Previous findings regarding the effects of drug deprivation on subjective (Gross et al, 1993; Mucha et al, 1999; Waters and Feyerabend, 2000), physiological (Geier et al, 2000), and neuronal responses are mixed. For neuronal activity, deprived smokers (compared with nondeprived smokers) have been found to show weaker (David et al, 2007), equal (McBride et al, 2006; McClernon et al, 2005), or greater activity (McClernon et al, 2008) in response to smoking cues. Yet, these studies did not differentiate their stimuli regarding to the position in the smoking ritual and the perceived acute or prospective drug availability. This might be one factor that can explain differences between studies. However, we have to note that these brain data are not fully in accordance with subjective data. For example, both, nondeprived smokers and deprived smokers gave higher craving ratings in response to BEGIN-stimuli than in response to the other smoking stimuli.

Limitations

This study was the first investigation of neuronal responses to stimuli related to different stages of the smoking ritual.
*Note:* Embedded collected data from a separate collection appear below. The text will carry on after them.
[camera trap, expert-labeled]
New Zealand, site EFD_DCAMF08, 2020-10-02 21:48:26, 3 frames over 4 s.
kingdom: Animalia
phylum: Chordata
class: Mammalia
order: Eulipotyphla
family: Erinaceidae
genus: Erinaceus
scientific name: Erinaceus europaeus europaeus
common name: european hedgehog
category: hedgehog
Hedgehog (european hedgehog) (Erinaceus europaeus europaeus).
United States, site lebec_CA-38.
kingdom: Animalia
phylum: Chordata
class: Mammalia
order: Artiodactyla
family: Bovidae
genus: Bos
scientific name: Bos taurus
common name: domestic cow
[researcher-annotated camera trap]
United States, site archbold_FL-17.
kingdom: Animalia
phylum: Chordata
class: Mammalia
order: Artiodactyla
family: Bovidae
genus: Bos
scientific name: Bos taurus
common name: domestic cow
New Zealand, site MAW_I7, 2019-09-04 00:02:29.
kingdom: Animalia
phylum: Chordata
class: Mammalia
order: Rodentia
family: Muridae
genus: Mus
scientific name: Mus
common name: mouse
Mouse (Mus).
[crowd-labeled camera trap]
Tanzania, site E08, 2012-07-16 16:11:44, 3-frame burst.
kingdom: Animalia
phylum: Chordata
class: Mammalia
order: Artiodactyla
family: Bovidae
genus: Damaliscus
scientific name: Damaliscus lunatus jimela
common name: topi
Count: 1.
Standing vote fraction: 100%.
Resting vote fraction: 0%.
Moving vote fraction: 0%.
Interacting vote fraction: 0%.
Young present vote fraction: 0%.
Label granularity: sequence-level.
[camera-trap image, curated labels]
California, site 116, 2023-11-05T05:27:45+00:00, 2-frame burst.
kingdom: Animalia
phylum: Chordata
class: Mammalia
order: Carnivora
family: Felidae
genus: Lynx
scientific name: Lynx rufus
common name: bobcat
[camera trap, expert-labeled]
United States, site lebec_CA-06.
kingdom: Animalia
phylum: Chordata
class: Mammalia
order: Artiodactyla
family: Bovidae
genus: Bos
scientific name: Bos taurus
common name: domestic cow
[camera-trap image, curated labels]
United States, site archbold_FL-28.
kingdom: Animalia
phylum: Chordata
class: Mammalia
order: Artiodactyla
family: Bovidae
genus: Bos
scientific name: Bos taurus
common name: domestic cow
Careful attention was paid to the development of the stimulus and control material and the composition of three participant groups: nonsmokers, nondeprived smokers, and deprived smokers. However, some limitations may lie in possible habituation effects developing over the experimental course. Further, an unwanted transfer effect because of the random arrangement of the different stages of the smoking ritual, which normally has a strictly determined sequence, might have occurred. Eventually, we were able to show some deprivation effects, yet more pronounced effects might have been observed with a longer deprivation period.

Conclusions

Our results support the notion that stimuli depicting the terminal stage of the smoking ritual (END-stimuli) modulate neuronal activity in the addiction network of smokers in a different way than stimuli depicting the beginning of the smoking ritual (BEGIN-stimuli). BEGIN-stimuli lead to significantly stronger activations than END-stimuli and, furthermore, END-stimuli lead to partial deactivations in the network. As expected, deprivation leads to a stronger differentiation between BEGIN- and END-stimuli in deprived than in nondeprived smokers. Furthermore, activity in response to END-stimuli is significantly lower in deprived smokers, whereas responses to BEGIN-stimuli differ only marginally. Deprived smokers seem to respond particularly strong to stimuli signaling prospective drug availability, whereas nondeprived smokers respond particularly strong to stimuli signaling acute drug availability.

Acknowledgments

The study was supported by the German Research Foundation (DFG): Forschergruppe ‘Emotion and Behaviour' (STA475/5-1) and Graduiertenkolleg ‘NeuroAct'.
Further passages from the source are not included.